8. Likewise with Figure 9, there are interesting patterns here, however it is difficult to determine if the patterns are significant or simply a result of scaling. It would be an interesting and important addition to determine if for example 40 Hz at 0.25 years in Figure 9E is significantly more effective than other combinations. 

Reply 8:

To assess the statistical significance of the observed effect dependences on age and wavelength, we calculated z-score values for each effect modules value (as described above). In this case, z-scores >2 were achieved for log10 effect sizes ≥1.95 (red) and ≥2.95 (yellow, orange, and red) for mice and humans, respectively. Therefore, the main relationships and patterns we found, shown in Figure 9, are statistically significant.

This clarification was added to the text of the article.

9. Line 731: 'It is activated when...' is not a proper phrase. I understand that this refers the the CEN, however this should be written more explicitely. Indeed section 4.3.2.1. is vague, short, and not very complementary to the rest of the manuscript. 

Reply 9:

We corrected the phrase. “This neural network provides a solution of task that requires concentration, planning or problem-solving needs to be completed”.

Surprisingly, despite the significant importance of understanding that the brain functions as a network and that gamma oscillations mediate communication between different brain regions, we found no studies in the literature on the effects of gamma stimulation on the activity of known neural networks. The few literature sources we were able to find demonstrating the possibility of such an effect do not yet provide a comprehensive picture and are quite sparse. We would like to draw the attention of researchers to this extremely interesting area of research.

Here we present information on three of the most studied neural networks and our findings on their relationship with γ-stimulation.

Thus, it is clear that research is limited, and at present, only the possibility of such an effect exists. Nevertheless, we felt it was necessary to include this information in this article. Since it has been established that the functional activity of these neural networks is altered in a wide range of diseases, establishing the effect of gamma stimulation on their functioning could be very promising and open up additional possibilities for non-drug therapy.

9. Line 995: What does the phrase mean ' optimal colour ... was differ' ?

Reply 10

The phrase was corrected to:

“The optimal colour, intensity and frequency of a flickering light stimulus for activating gamma waves differed between young adults (mean age 24 years) and more elderly persons.”

Minor comments:

1. line 167, 'In 2009' is missing the 'I'.

Corrected

Comments on the Quality of English Language

Some general phrasing needs to be improved. In some sections there are no issues, however in the introduction and discussion there are several incomplete/odd sentences that are missing words, nouns, etc...

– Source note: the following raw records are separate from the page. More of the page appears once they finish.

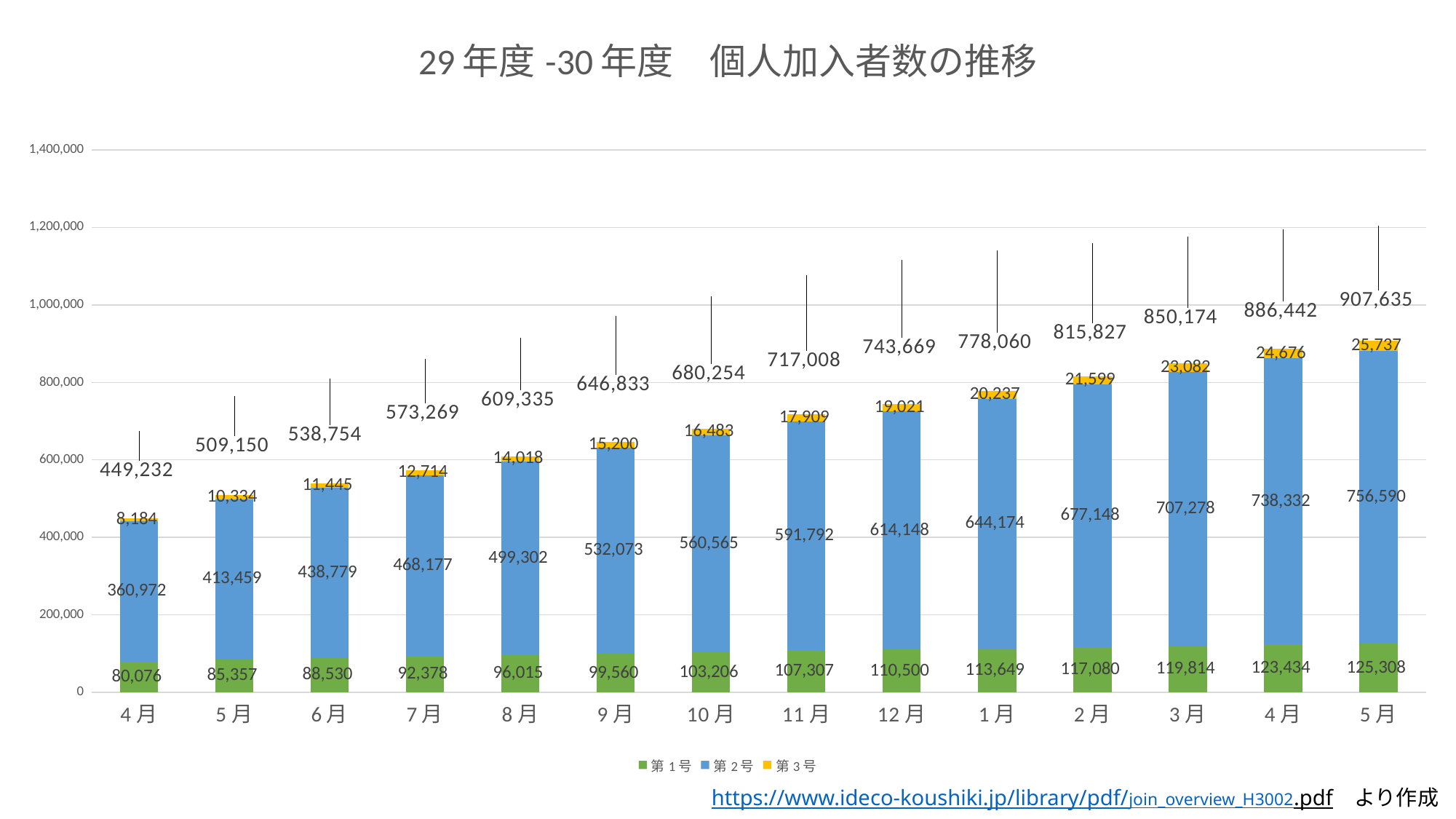
How many series does the legend list? 3 Which bar has the highest total? the rightmost bar (5月) What is the value of 第3号 for 8月? 14,018 What is the value of 第2号 for 10月? 560,565 What is the value of 第1号 for 12月? 110,500 Is the 第2号 value for 6月 greater or less than 400,000? greater How many stacked bars (months) are shown on the chart? 14 Which is larger, the 第1号 value for 9月 or for 11月? 11月 What is the total shown above the stacked bar for 1月? 778,060 What is the difference between the 第2号 values for 3月 and 2月? 30,130 Do the bar totals rise or fall from left to right along the x axis? rise Which bar has the lowest 第1号 value? the leftmost bar (4月)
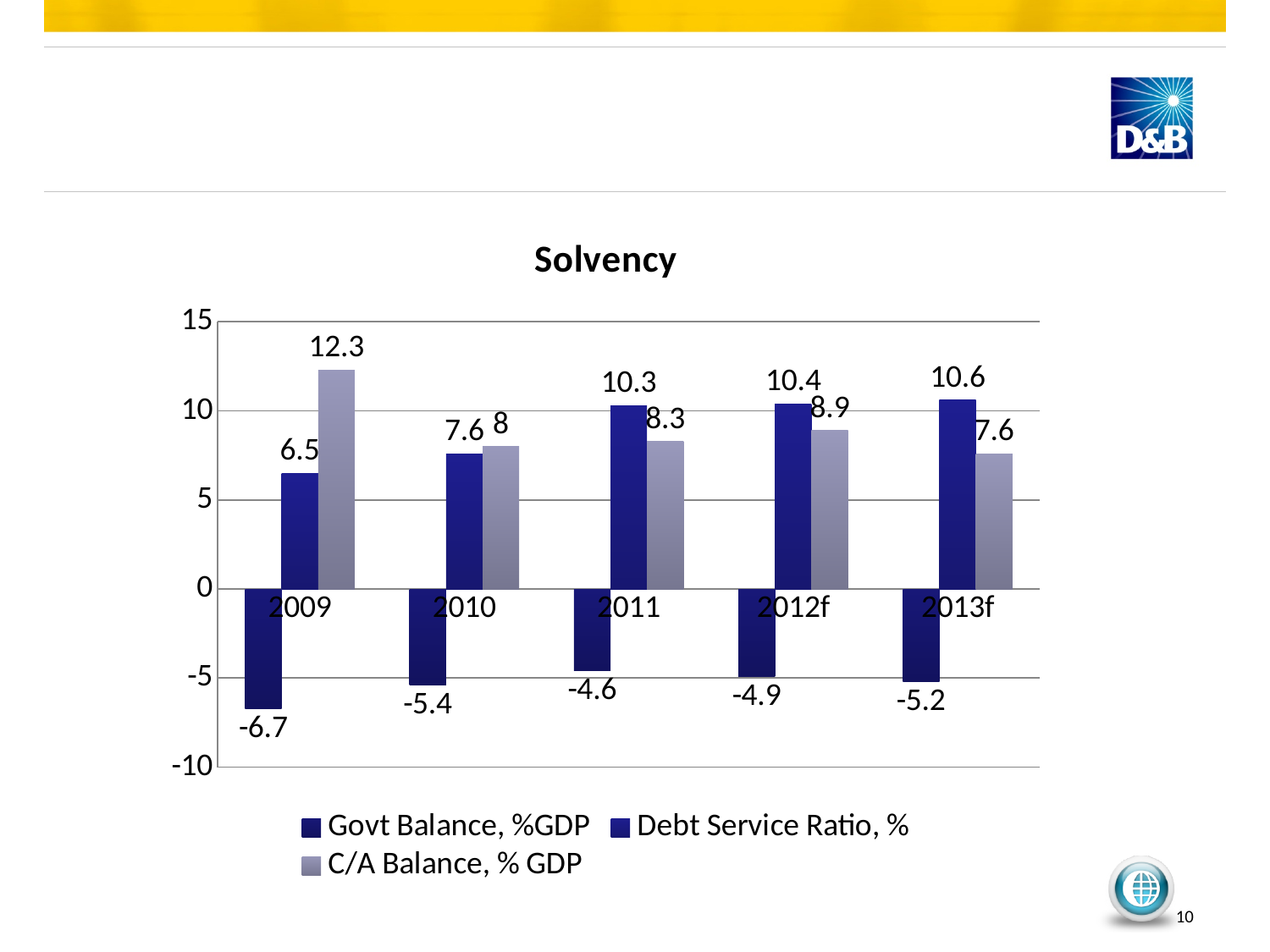
What is the Debt Service Ratio, % value for 2013f? 10.6 What is the C/A Balance, % GDP value for 2010? 8 How many years are shown on the x axis? 5 In which year is the C/A Balance, % GDP highest? 2009 In which year is the Debt Service Ratio, % lowest? 2009 What is the Govt Balance, %GDP value for 2009? -6.7 What is the difference between the C/A Balance, % GDP in 2009 and in 2013f? 4.7 What type of chart is shown on the slide? bar chart Does the Debt Service Ratio, % rise or fall from 2009 to 2013f? rise How many series does the legend list? 3 Which is larger in 2012f, the Debt Service Ratio, % or the C/A Balance, % GDP? Debt Service Ratio, % What is the title of the chart? Solvency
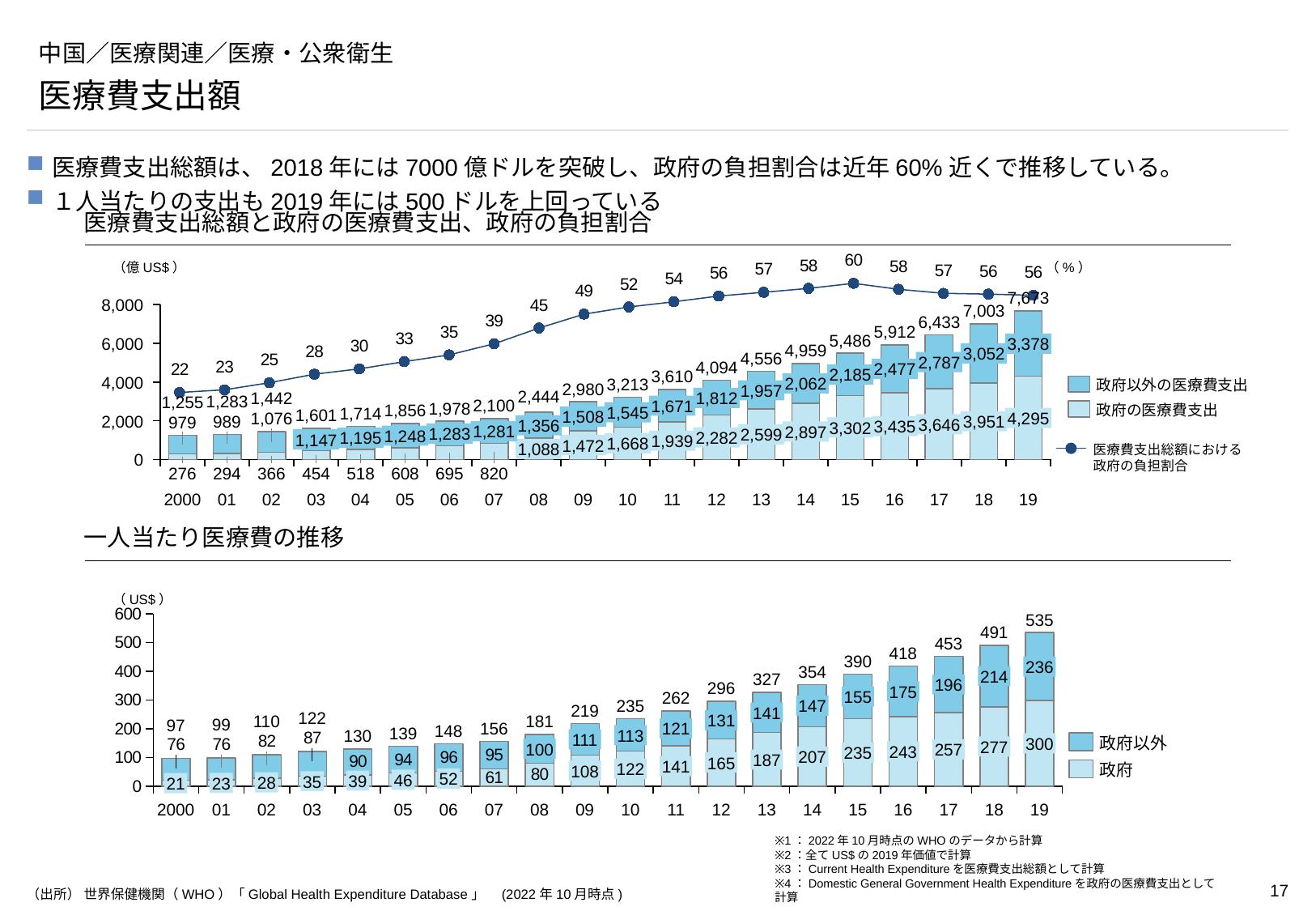
「一人当たり医療費の推移」のグラフは、何年分のデータを示していますか。 20 「一人当たり医療費の推移」のグラフで、2010年の政府の一人当たり医療費はいくらですか。 122 「医療費支出総額と政府の医療費支出、政府の負担割合」のグラフの凡例には、いくつの系列が示されていますか。 3 「医療費支出総額と政府の医療費支出、政府の負担割合」のグラフで、2019年の政府以外の医療費支出と政府の医療費支出の差はいくらですか。 917 「医療費支出総額と政府の医療費支出、政府の負担割合」のグラフで、2015年の医療費支出総額における政府の負担割合は何%ですか。 60 「医療費支出総額と政府の医療費支出、政府の負担割合」のグラフで、2018年の医療費支出総額（積み上げ合計）はいくらですか。 7,003 「一人当たり医療費の推移」のグラフで、一人当たり医療費の合計は2000年から2019年にかけて増加していますか、減少していますか。 増加 「一人当たり医療費の推移」のグラフで、2019年の政府と政府以外の差はいくらですか。 64 「医療費支出総額と政府の医療費支出、政府の負担割合」のグラフで、政府の負担割合が最も高い年はどれですか。 2015年 「医療費支出総額と政府の医療費支出、政府の負担割合」のグラフで、2019年の政府の医療費支出はいくらですか。 4,295 「一人当たり医療費の推移」のグラフで、2019年の一人当たり医療費の合計はいくらですか。 535 「医療費支出総額と政府の医療費支出、政府の負担割合」のグラフで、2000年の政府以外の医療費支出と政府の医療費支出ではどちらが大きいですか。 政府以外の医療費支出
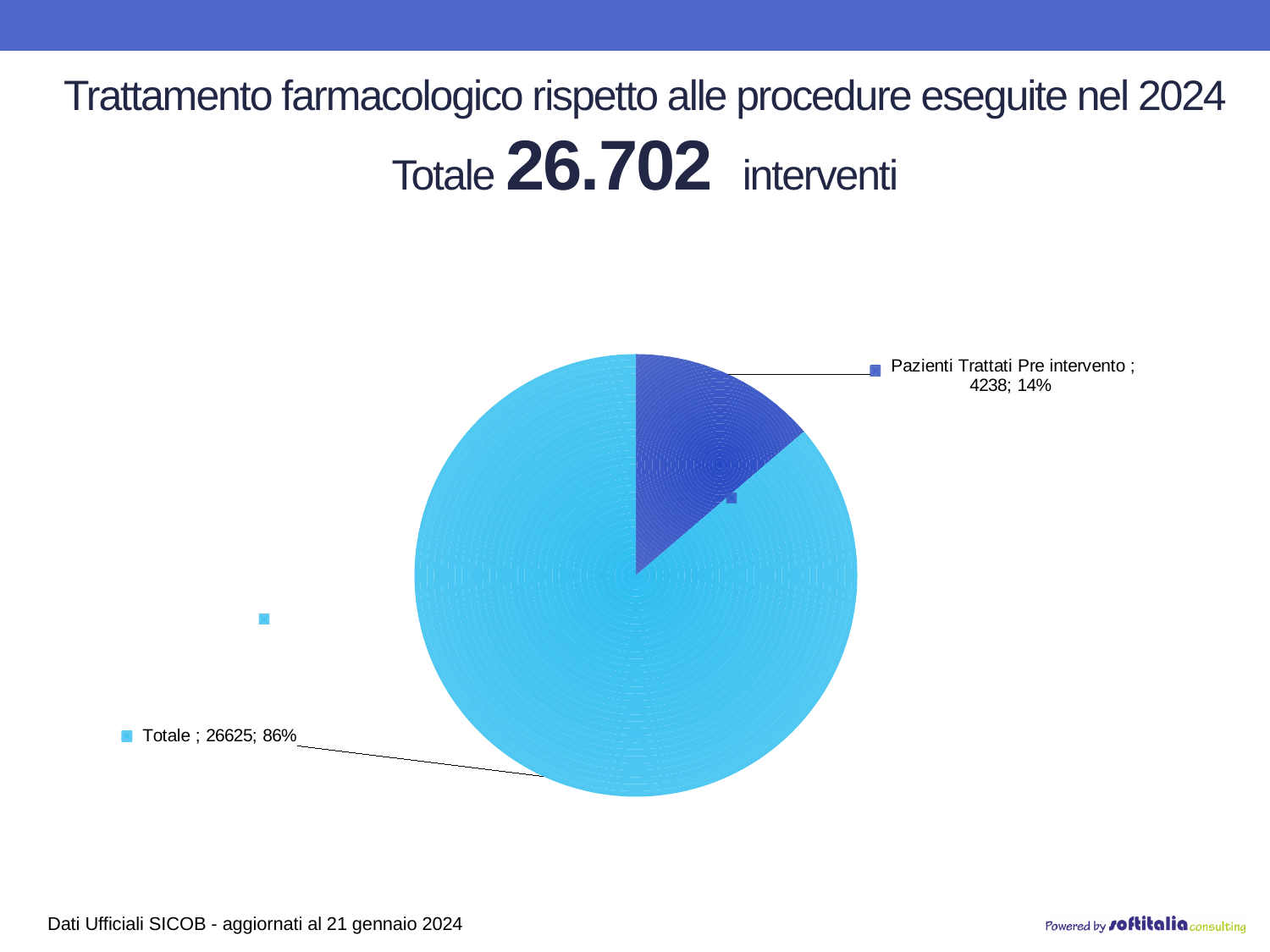
What colour is the slice for "Pazienti Trattati Pre intervento"? dark blue Which slice of the pie chart is the largest? Totale What percentage share of the pie does "Totale" represent? 86% What percentage share of the pie does "Pazienti Trattati Pre intervento" represent? 14% What is the difference between the value for "Totale" and the value for "Pazienti Trattati Pre intervento"? 22387 What is the value shown for the slice "Pazienti Trattati Pre intervento"? 4238 How many slices does the pie chart have? 2 What total number of interventions is stated in the slide heading? 26.702 What kind of chart is shown on the slide? pie chart Which slice of the pie chart is the smallest? Pazienti Trattati Pre intervento Which is larger, the value for "Totale" or the value for "Pazienti Trattati Pre intervento"? Totale What is the value shown for the slice "Totale"? 26625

A thorough review of the language is needed to ensure completeness. 

Reply:

The text has been proofread and double-checked. Corrected words and sentences are highlighted in red.

Author Response File: Author Response.pdf

Round 2

Reviewer 2 Report

Comments and Suggestions for Authors

I am thanking authors for careful evaluation of my comments and for implementing them in the manuscript.

I recommend accepting the manuscript in current form after finalising the translation typo  the reply 4 from 

Reviewer 3 Report

Comments and Suggestions for Authors

All reviewer comments were carefully addressed, and the manuscript has been significantly improved. I recommend acceptance in its current form.